Michelle Smith proudly shows off her Commonwealth Games silver medal in Delhi, which she claimed in the 50m prone pairs with partner Sharon Lee

Times may be changing, but there is still a social stigma attached to mental health issues. Great Britain shooting star and ConnectedCoaches member Michelle Smith openly discusses her battle with anxiety and self-harm – which culminated in two suicide attempts – as she urges those struggling with a mental illness not to suffer in silence. 

It was destined to be a year to remember for Great Britain rifle shooter Michelle Smith

The former European champion and Commonwealth Games silver medallist was enjoying the 2012 winter break, one eye fixed firmly on the summer’s home Olympic Games in London, which were hovering tantalisingly on the horizon. 

The multiple British champion and record holder – and first woman to win the national long-range shooting championship – was relishing her golden shot at the Olympic title. Life was good. 

Fast-forward several months, and Michelle’s Olympic dream lay in tatters, while her life was hanging by the narrowest of threads after two failed suicide attempts. Her year to remember had become just that, but for all the wrong reasons. 

When mental illness strikes – a toxic mix of self-harm and anxiety in Michelle’s case, following a painful relationship breakdown – it can hit like a bombshell, bringing the walls of your cosy existence crashing down around you. 

Whether the slide into an unremitting vicious cycle is immediate or gradual, once the wheels have been set in motion, breaking free of its grip can feel like an impossible task. 

Michelle’s story is traumatic and thought-provoking, but uplifting too, serving as a message of hope for those with mental illness that you can halt the alarming spiral of decline.

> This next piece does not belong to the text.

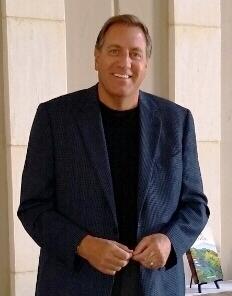 Gary Hernbroth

It also contains important information for sports coaches on recognising the red flags and how, by offering appropriate guidance and being a willing and patient listener, you can effect a positive outcome in people’s lives in times of distress. 

Counselling skills 

Mental health issues such as depression, bipolar disorder, anxiety and panic attacks, self-harm, eating disorders and addiction do not discriminate between young and old, rich and poor, active and inactive, celebrity and man in the street. People of every background, education, lifestyle and status are affected. 

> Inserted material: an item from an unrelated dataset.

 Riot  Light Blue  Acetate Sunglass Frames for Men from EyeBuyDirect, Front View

One in four people in Britain will suffer from mental health problems during their lifetime, according to Department of Health figures. It is inevitable, then, that coaches will encounter athletes in acute need, which is why general surveillance as a coach is such a key area of responsibility. 

It is often said that a good coach needs to be a jack of all trades. Besides possessing in-depth technical and tactical knowledge of their sport, it helps if they have a general grasp of psychology, physiology and nutrition. Basic counselling skills are another valuable asset modern-day coaches increasingly need to call on. 

It is not necessary to have a mental health specialist’s knowledge or training, but being equipped with sound interpersonal skills can make a real difference. 

For Michelle, having someone to talk to helped her through her darkest days. 

It was all she had, in fact, as she was unable to turn to the sport she loved in her hour of need. 

With her firearms licence having been revoked following her second suicide bid, she found herself blacklisted from joining a gun club, and her rehabilitation suffered badly as a result. 

‘If I could have gone back to doing my shooting, perhaps things might have taken a different course,’ says Michelle. 

‘My comfort blanket has always been shooting; to go down the range, relax and have a bit of banter and a good time. 

‘I started shooting as a 12 year old at Keighley Rifle and Pistol Club and grew up in that environment so it was difficult to have that taken away from me.’ 

Downward spiral 

Michelle talks candidly about the horrendous two months when her life deteriorated rapidly. She does so, not as a cathartic exercise or a purging of pent-up emotions (she says she has fully exorcised her demons), but rather to help others who find themselves in a similar situation. 

Her story is testimony to the fact that, no matter how many blind alleys you might encounter as you bid to disentangle yourself from the mental maze you find yourself trapped in, there is always a way out. 

The degeneration in a person’s mental state can have many psychological triggers. They include, but are not limited to, bullying, family problems, exam pressure, pressure to perform in your chosen sport, a perfectionist personality, low self-confidence or self-esteem, and exceptional stress. 

Stress was the cause of Michelle’s sudden breakdown, exacerbated by an overwhelming sense of rejection. 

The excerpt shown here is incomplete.